Use of a GPR1 gene or GPR1 protein for screening for a drug target for treating or preventing a tumor.
A GPR1 gene or GPR1 protein is used as a target for the prevention and/or treatment of tumors, or as a target for tumor diagnosis.
An antagonist of an GPR1 gene or an antagonist of a GPR1 protein for use in the manufacture of a medicament for preventing or treating a tumor.
An antagonist of an GPR1 gene or an antagonist of a GPR1 protein for use in the manufacture of a medicament for preventing or treating tumor proliferation and migration.
An antagonist of the GPR1 gene or an antagonist of a GPR1 protein for preventing or treating a tumor.
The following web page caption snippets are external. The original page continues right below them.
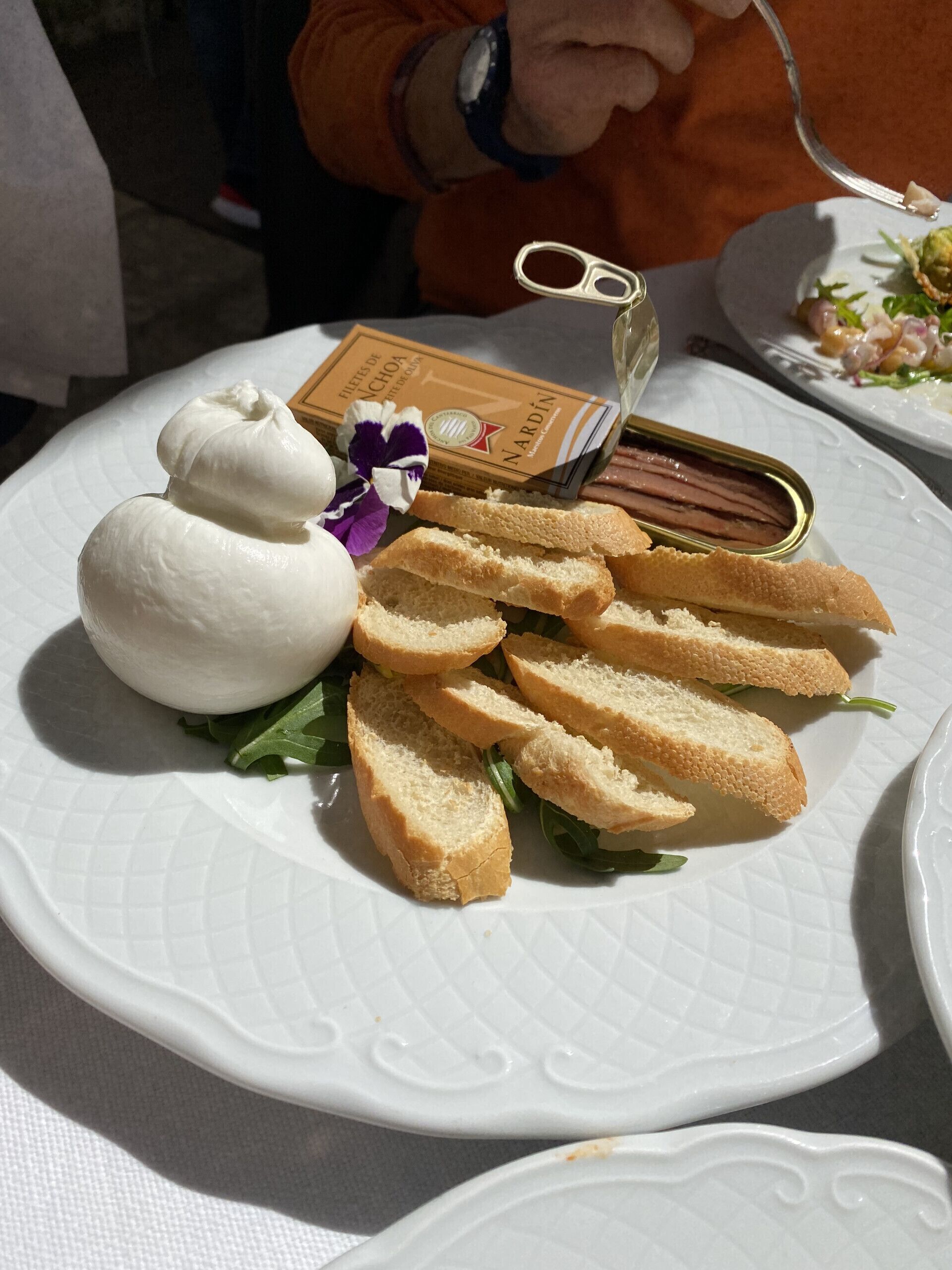 Un plato con un postre que incluye una bola de helado, rebanadas de pan y un pequeño recipiente de confitura.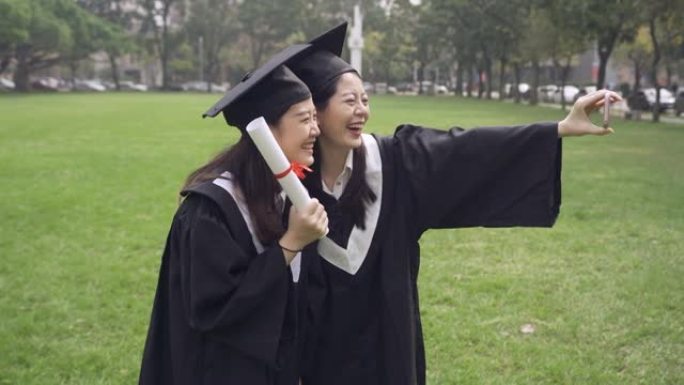慢动作快乐的一群成熟的学生在毕业日摆姿势自拍。两个穿着学术服装和帽子的亚洲最好的女朋友自拍。微笑迷人
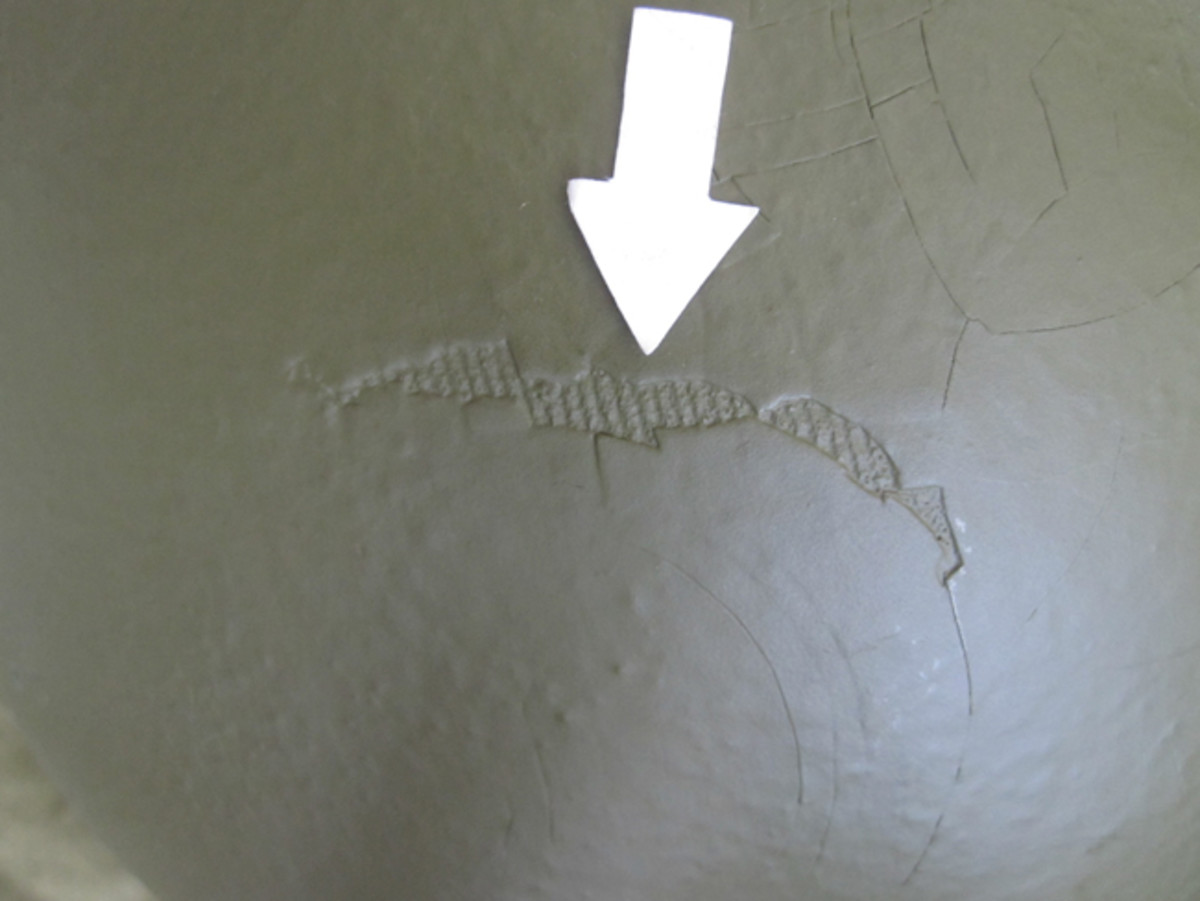 This example of a fiber liner has seen multiple coats of paint during its service life but the grooved pattern of the original textile exterior can be seen through a chip in the paint.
An antagonist of the GPR1 gene or an antagonist of a GPR1 protein for preventing or treating tumor proliferation and migration.
According to the use of claims 3-6, the antagonist of the GPR1 gene or the antagonist of the GPR1 protein is selected from the group consisting of a GPR1 antibody, a GPR1 receptor antibody, a modified GPR1, a partial peptide of GPR1, siRNAs targeting the GPR1 gene sequence, shRNAs, and A molecule and a DNase, or an expression vector comprising siRNAs, shRNAs, and antisense molecules.
The antagonist of the GPR1 gene or the antagonist of the GPR1 protein is an expression vector comprising a promoter and a nucleic acid insert operably linked to the above promoter, according to the use of claims 3-6, The insert is a shRNA.
The use according to any one of claims 1 to 7, wherein the tumor is preferably choriocarcinoma, placental villus, ovarian cancer, breast cancer, uterine cancer, cervical cancer, endometrial cancer, prostate cancer, liver cancer, pancreatic cancer , skin cancer, malignant melanoma, head and neck cancer, sarcoma, cholangiocarcinoma, bladder cancer, kidney cancer, colon cancer, testicular cancer, lung cancer, stomach cancer.
A method for preventing and treating a tumor or preventing or treating tumor proliferation and migration, which comprises the steps of knocking out or knocking down the GPR1 gene, or downregulating the expression level of GPR1; preferably, this step is achieved by a GPR1 antagonist.